Is the atomic quadrupole moment of a carbon atom in graphene zero?: The case for a rational definition of the properties of atoms in a molecule

Abstract

It is generally assumed that the carbon atoms of graphitic samples and their finite analogs have sizable quadrupole moments, with the out-of-plane component ($Q^{\rm C}_{20}$ in traceless spherical coordinates) being the dominate contribution. However, there is no consensus on what the quantity is for such carbon-based systems and values reported in the literature range from $Q^{\rm C}_{20} \sim -1.14$ to $+0.79$ a.u. In this work we propose a theoretical framework in which well-defined statements can be made about properties of atoms-in-a-molecule (AIMs) even when these properties are not experimentally observable. Using this framework and the distributed multipole method basis-space iterated Stockholder atoms (BS-ISA), we show that the atomic quadrupole moment of a carbon atom in graphene is essentially zero within the limits of precision of the numerical method used. We explain how the experimentally measured atomic quadrupole moment of a graphite sample determined by Whitehouse \& Buckingham likely originated almost entirely from edge dipoles, and we propose a more realistic electrostatic model for finite graphene nanoflakes.

Figures (4)

• Figure 1: Three different physical models for the electrostatic moments of finite graphene flakes.
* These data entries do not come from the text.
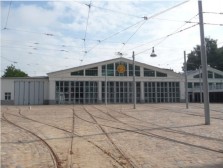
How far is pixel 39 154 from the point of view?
9.99 m

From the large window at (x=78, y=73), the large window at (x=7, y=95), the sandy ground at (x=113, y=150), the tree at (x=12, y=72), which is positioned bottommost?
the sandy ground at (x=113, y=150)

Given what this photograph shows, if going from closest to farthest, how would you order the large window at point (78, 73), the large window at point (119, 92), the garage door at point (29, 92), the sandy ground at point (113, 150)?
the sandy ground at point (113, 150) → the large window at point (78, 73) → the garage door at point (29, 92) → the large window at point (119, 92)

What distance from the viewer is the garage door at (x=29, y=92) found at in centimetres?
5381

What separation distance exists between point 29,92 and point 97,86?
11520mm

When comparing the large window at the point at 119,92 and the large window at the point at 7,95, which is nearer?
the large window at the point at 7,95

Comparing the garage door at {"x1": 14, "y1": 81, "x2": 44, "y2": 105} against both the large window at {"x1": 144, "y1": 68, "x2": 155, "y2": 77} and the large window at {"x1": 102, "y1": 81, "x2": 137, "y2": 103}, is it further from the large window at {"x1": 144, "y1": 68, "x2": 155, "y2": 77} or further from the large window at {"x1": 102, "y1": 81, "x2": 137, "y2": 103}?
the large window at {"x1": 144, "y1": 68, "x2": 155, "y2": 77}

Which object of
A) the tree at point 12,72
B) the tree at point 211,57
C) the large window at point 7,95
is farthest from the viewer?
the tree at point 12,72

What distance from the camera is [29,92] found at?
177 ft

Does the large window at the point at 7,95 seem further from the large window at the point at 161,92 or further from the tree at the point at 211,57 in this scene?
the tree at the point at 211,57

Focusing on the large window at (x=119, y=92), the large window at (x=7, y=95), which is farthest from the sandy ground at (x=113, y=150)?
the large window at (x=119, y=92)

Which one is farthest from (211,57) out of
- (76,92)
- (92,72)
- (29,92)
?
(29,92)

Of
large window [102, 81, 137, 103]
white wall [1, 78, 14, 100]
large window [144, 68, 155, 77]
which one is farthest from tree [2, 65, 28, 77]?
large window [144, 68, 155, 77]

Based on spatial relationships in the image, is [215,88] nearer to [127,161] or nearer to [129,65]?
[129,65]

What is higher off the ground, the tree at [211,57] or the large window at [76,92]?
the tree at [211,57]
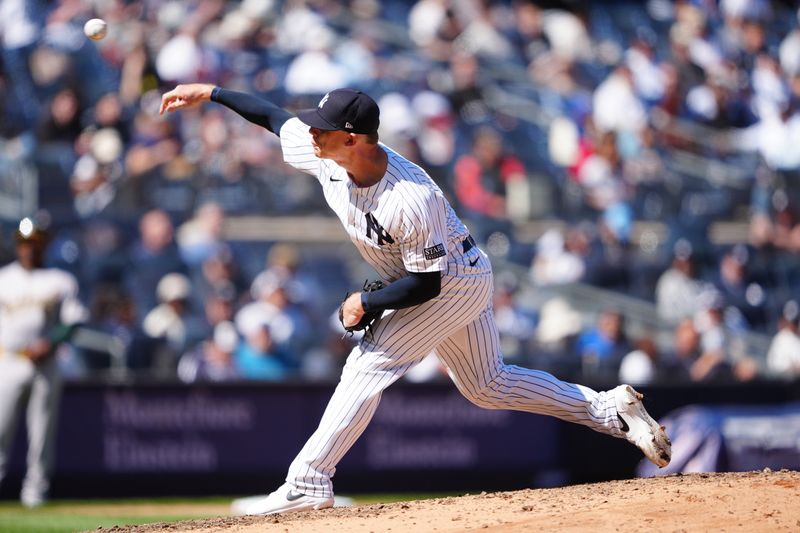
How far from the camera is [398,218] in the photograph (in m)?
5.41

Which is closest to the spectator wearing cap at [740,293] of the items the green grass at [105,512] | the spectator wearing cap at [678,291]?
the spectator wearing cap at [678,291]

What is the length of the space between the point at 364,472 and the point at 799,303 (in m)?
5.38

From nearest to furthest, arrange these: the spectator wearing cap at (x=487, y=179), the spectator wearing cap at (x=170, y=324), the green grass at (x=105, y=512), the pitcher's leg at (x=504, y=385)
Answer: the pitcher's leg at (x=504, y=385)
the green grass at (x=105, y=512)
the spectator wearing cap at (x=170, y=324)
the spectator wearing cap at (x=487, y=179)

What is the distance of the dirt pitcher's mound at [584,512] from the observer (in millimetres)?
5324

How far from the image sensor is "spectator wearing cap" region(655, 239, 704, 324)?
43.2 ft

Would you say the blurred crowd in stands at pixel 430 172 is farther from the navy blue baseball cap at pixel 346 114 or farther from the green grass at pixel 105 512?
the navy blue baseball cap at pixel 346 114

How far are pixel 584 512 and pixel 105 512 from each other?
18.7 feet

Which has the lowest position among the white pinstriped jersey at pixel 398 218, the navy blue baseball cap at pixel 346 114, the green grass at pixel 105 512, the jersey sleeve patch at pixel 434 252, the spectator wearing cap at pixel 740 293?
the green grass at pixel 105 512

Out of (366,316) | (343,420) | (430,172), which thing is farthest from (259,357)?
(366,316)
In the GDMA model the flake possesses a large contribution from the $\mathrm{Q}_{20}^\text{C}$ moment on the carbon atoms and inward pointing edge dipoles, while in the BS-ISA model there are near-zero $\mathrm{Q}_{20}^\text{C}$ moments and outward pointing edge dipoles. The W&B model is intermediate with no edge dipoles and only $\mathrm{Q}_{20}^\text{C}$ moments on the carbon atoms. Intensity of coloration and size of text both reflect the magnitude of the quantity it represents. Red coloration indicates a positive and blue a negative contribution to the total quadrupole ($\mathrm{Q}_{20}$).
• Figure 2: Convergence of multipolar electrostatic interaction energy when a negative point charge is scanned along the principle rotation axis of dicircumcoronene. Results are reported in (a) and (b) for multipole expansions of different orders as well as for the reference results from the PBE0(AC) density. The maximum order of the expansion is given by $\mathrm{\ell_{max}}$. The insets show the results at short range on an expanded scale. Differences between the interaction energies from the various multipole expansions and the PBE0(AC) results are reported in (c) and (d).
• Figure 3: Convergence of charge penetration energy in multipolar electrostatic models when a negative point charge is scanned along the principle rotation axis of dicircumcoronene. The maximum order of the expansion is given by $\mathrm{\ell_{max}}$. The figure shows the natural log of the magnitude of energy differences reported in Figures \ref{['figure:c96h24_scan']} (c) and (d). The left image we include the charge penetration energy if one applies a W&B-like approach by simply allocating the molecular quadrupole moment over all carbon atoms equally as $\mathrm{Q}_{20}^\text{C}$.
• Figure 4: The electrostatic interaction of a negative point charge (q) with increasingly large carbon nanoflakes at a distance of $\mathrm{z}=3.4$ Å above the plane of the nanoflake. Results shown for only atomic quadrupole moments ($Q_{20}^C$) on the carbon atoms as well as those with dipoles ($Q^{\mathrm{CH}}_{1m}$) on the edge carbon atoms. The axis, $r$, is an average distance of the edge carbons to the center of mass in the carbon nanoflake. A schematic of the arrangement is included as an inset for clarity.